Ya no importaba el sigilo. Tampoco los arañazos y los enganchones, iban tan rápido que se enteraban del obstáculo cuando éste ya colgaba de un jirón de sus ropas o una impertinente gota de sangre caía sobre los ojos. Timoteo sabía dónde estaba el Míle, y aunque se hubiera desorientado en la sucesión de ramas, hojas y jadeos que era ahora su mundo porque notaba su llamada en el corazón. Sí, el barco se alegraba de verlo de nuevo.

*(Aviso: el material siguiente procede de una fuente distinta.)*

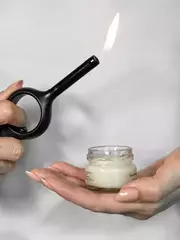 Массажная арома свеча (бамбук и лемонграсс) эко продукт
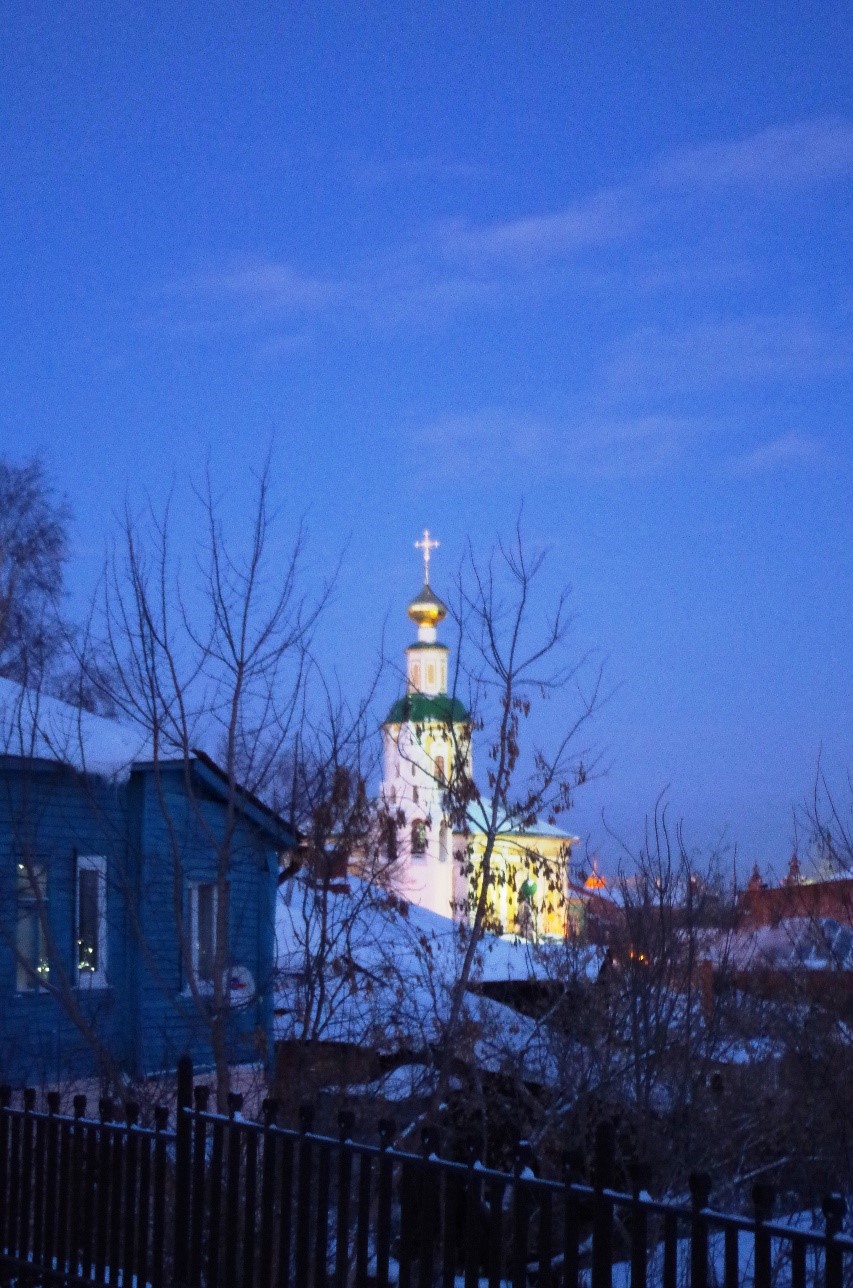 Рождественский календарь 20180106. фото зимняя ночь, церковь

«¿Qué os pasa que venís con tanta prisa?». ¡Qué alegría esa voz chirriante! Pero el capitán no se paró a disfrutar de cómo le taladraba los oídos. Saltó a la cubierta y en el mismo movimiento se hizo con la pequeña hacha. Cortó todas las sogas y sólo le dedicó un pasajero pensamiento a cómo volvería a anclar el barco en caso de necesidad. Seis había necesitado para mantener al Míle posado y bien sujeto. No soltó la vela, no la necesitaba para ascender. Algo le escamó cuando fue él quien cortó las seis cuerdas, perdió un precioso instante en ver que las de babor estaban aún atadas cuando ya había cortado las de estribor.

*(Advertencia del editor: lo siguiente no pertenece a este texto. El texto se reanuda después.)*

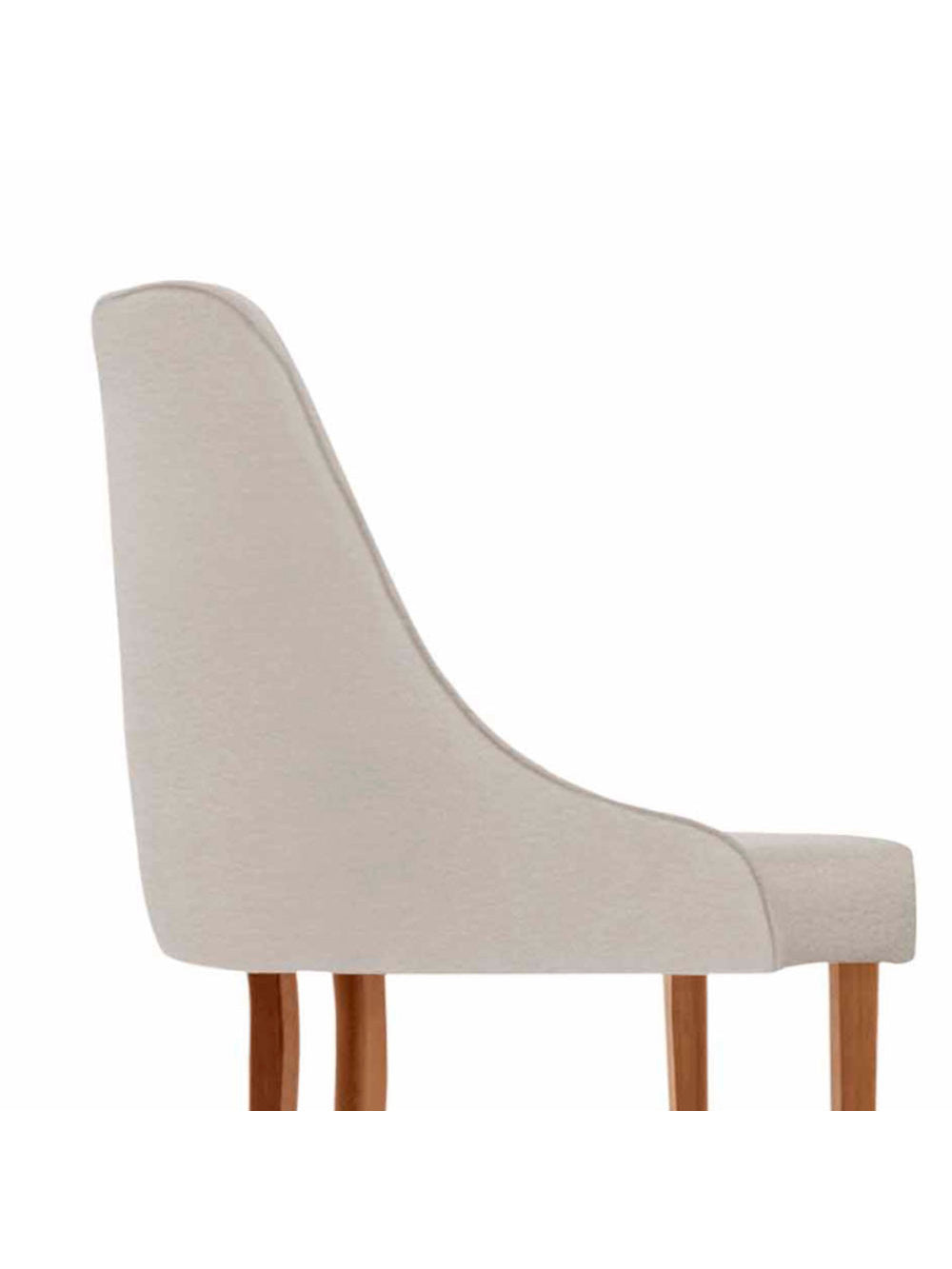 Conjunto com 2 Cadeiras Esmeralda em Madeira Maciça para Sala de jantar Moderna Mobília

El Míle se desperezó con alegría salvaje. Era libre de nuevo; volvía al cielo, volvía a casa. Crujió la madera, henchida de furioso júbilo por el pasado cautiverio. Fue entonces cuando Timoteo se dio cuenta de que estaba solo. Se lanzó sobre la borda

Abajo, el Topo le dijo adiós. «Yo no voy». «¡Los Crid!». «No soy la presa». «Sube, ven conmigo». «¿Qué haría yo en otro planeta? Además sólo hay documentos para uno. Haré lo que mejor sé hacer: esconder a alguien, sólo que ahora el cliente soy yo». Y con la sonrisa pícara que Timoteo no veía desde los diez años, el Topo se escabulló entre los árboles. Él tuvo que agacharse cuando tres destellos asesinos se clavaron en la madera a pocos centímetros de su nariz. Se apartó de un salto pero ya no tenía nada que temer. El Míle había sobrepasado las copas de los árboles y ahora era el momento de arriar la vela. Apenas un parpadeo después, el pequeño barco era un recuerdo en el cielo.

2 comentarios:

Anónimo dijo...

ya veo que has aprendido a escribir un capitulo largo sin que se haga pesado, aburrido y adornado con rococas descripciones, asi que enhorabuena, no ha sido pesado leerlo y eso que se mascaba la tragedia de mis ronquidos cuando he visto todo lo que habia para leer.
ya tengo ganas de saber como es el planeta al que va a viajar tomoteo, espero que alli sean los personajes graciosos para darle de vez en cuando un toque humoristico que aun no le has dado.
Por lo demas, me ha gustado el capitulo.

Anónimo dijo...

oye no es por darte prisa ni nada de eso.
pero cuando estara listo el siguiente capitulo.